▶ **TEXTE PRÉSENTÉ**
Chez Yves-Noël, Valérie, c'est simple, on dirait qu'elle n'a jamais fait de théâtre. Elle découvre la chose, oublié les heures de vol sur le plateau, like a virgin, candle in the wind, pourrait-on dire. Bal d'une débutante. Et pourtant, légers, ils sont là, Vitez, Régy, Vassiliev. Ils sont là comme des ombres chinoises, des sourires, des épaules fortes. 
A l'Odéon, Vérité Dréville, je l'avais vue se consumer dans Phèdre, chaque soir. 
Au Rond-Point, pas de consumation mais des départs de feux, multiples. Je pense à Maria Casarès qui disait à la fin de sa vie : « Je cherche encore. » Le sourire de Valérie s'élargit parce qu'il cherche encore, il cherche toujours, il est au commencement de la recherche. Casarès et Dréville, mère et fille, je trouve, fille et mère.
Je pense aussi à Camille Laurens, je vois des correspondances entre Valérie et Camille. Une même douceur en apparence, une même force sous la peau, pas du tout vulnérables ces femmes-là, fragiles oui, épidermiques, mais vulnérables, surtout pas, dans le derme c'est robuste. Camille comme Valérie ne vous diront rien du malheur ambiant, elle savent trop bien que c'est l'Impossible à dire, le malheur. Malines qu'elles sont elles s'arrêtent avant de le dire et c'est tant mieux. Mais tournant autour, en cercles concentriques de plus en plus petits, de plus en plus précis, elles arrivent à toucher quelque chose, un ordre juste, quelque chose qui finit par dessiner les contours de ce malheur dont je parle, qui est là, partout. Et c'est précieux. Même si c'est terrible à entendre. C'est précieux comme la vie. Lire et relire le récit de Camille Laurens, Philippe.

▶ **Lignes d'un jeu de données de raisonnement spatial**
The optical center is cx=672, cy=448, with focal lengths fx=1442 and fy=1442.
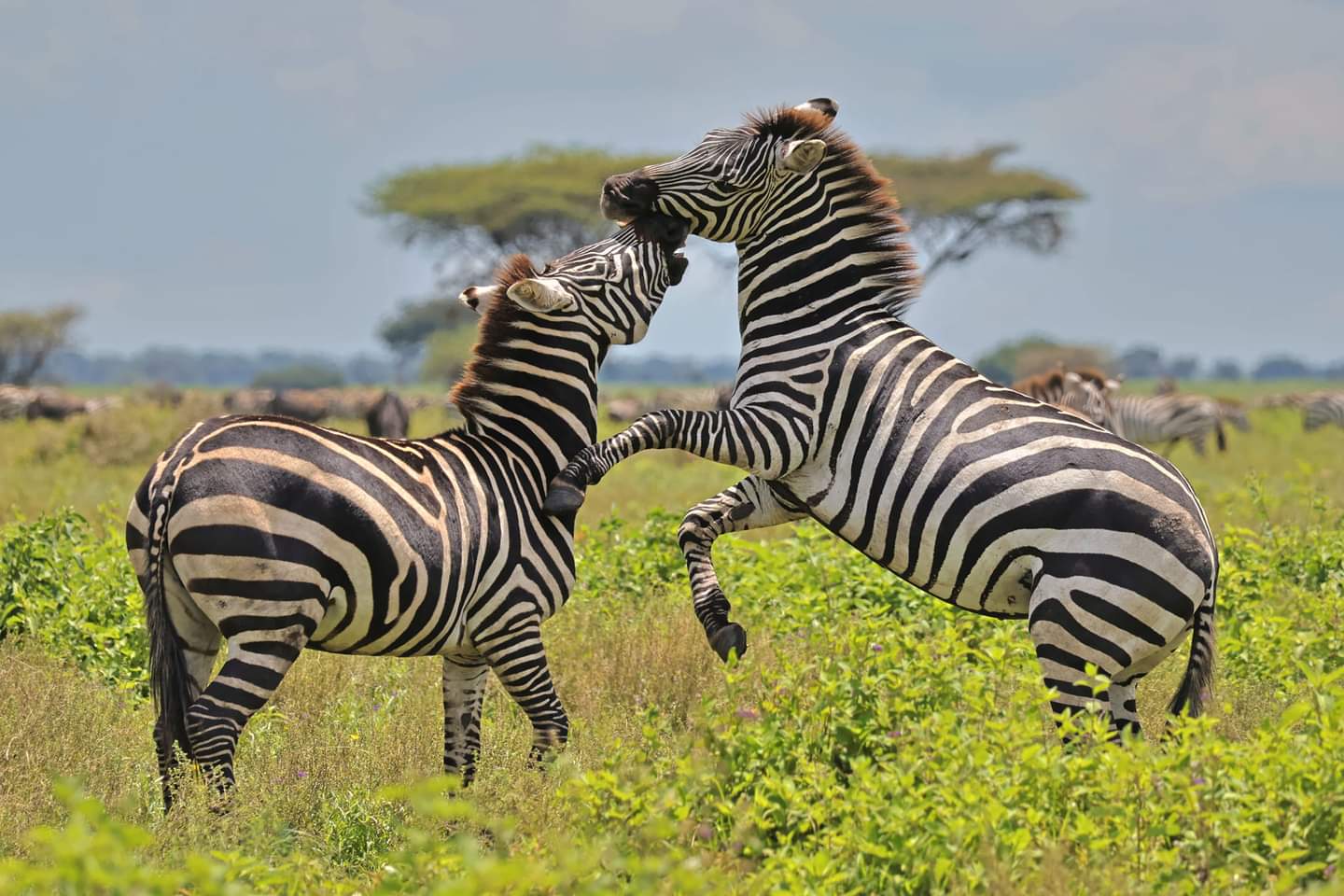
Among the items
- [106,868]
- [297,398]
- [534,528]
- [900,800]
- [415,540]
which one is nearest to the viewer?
[106,868]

▶ **CONSIGNE**
Prolongez le texte sur Valérie et Camille Laurens à partir de sa dernière phrase. Ce matériel est distinct du texte et sans rapport avec lui.

▶ **RÉPONSE**
Ecrire, jouer, ce n'est pas découvrir un monde, créer un monde, c'est redécouvrir. 
Avec Valérie, je redécouvre. Même le mot le plus simple comme « argent » ou « passeport », je l'entends comme si c'était la première fois.  Bien sûr, dans ce spectacle Valérie ne serait pas Vérité Dréville s'il n'y avait sur le plateau et Marlène et Dominique et Anne et Alexandre, Lorenzo et Philippe. Elle n'est pas seule et ce qu'elle fait vient des autres, des poules, des plantes et du grillon aussi bien. 
Ah Vérité Dréville, quel bonheur ! Quel bonheur sans mièvrerie ! J'en ai tellement marre des zombies, des dépeceurs narcissiques, des collines qui ont des yeux, de l'échelle de Jacob, de Freddy les griffes de la nuit, Dexter, Merah, etc. Moi je veux des cui-cui dans les arbres, du miel et de la compote de rhubarbe. Veux des bisous dans le cou, des petites filles qui rient dans les champs et des pots de colle Cléopatra. Vraiment ras-le-bol de la barbarie quotidienne. Limite nausée. Je veux de la délicatesse dans la vulgarité. Je veux Valérie Dréville chez Yves-Noël Genod. Voilà, c'est dit.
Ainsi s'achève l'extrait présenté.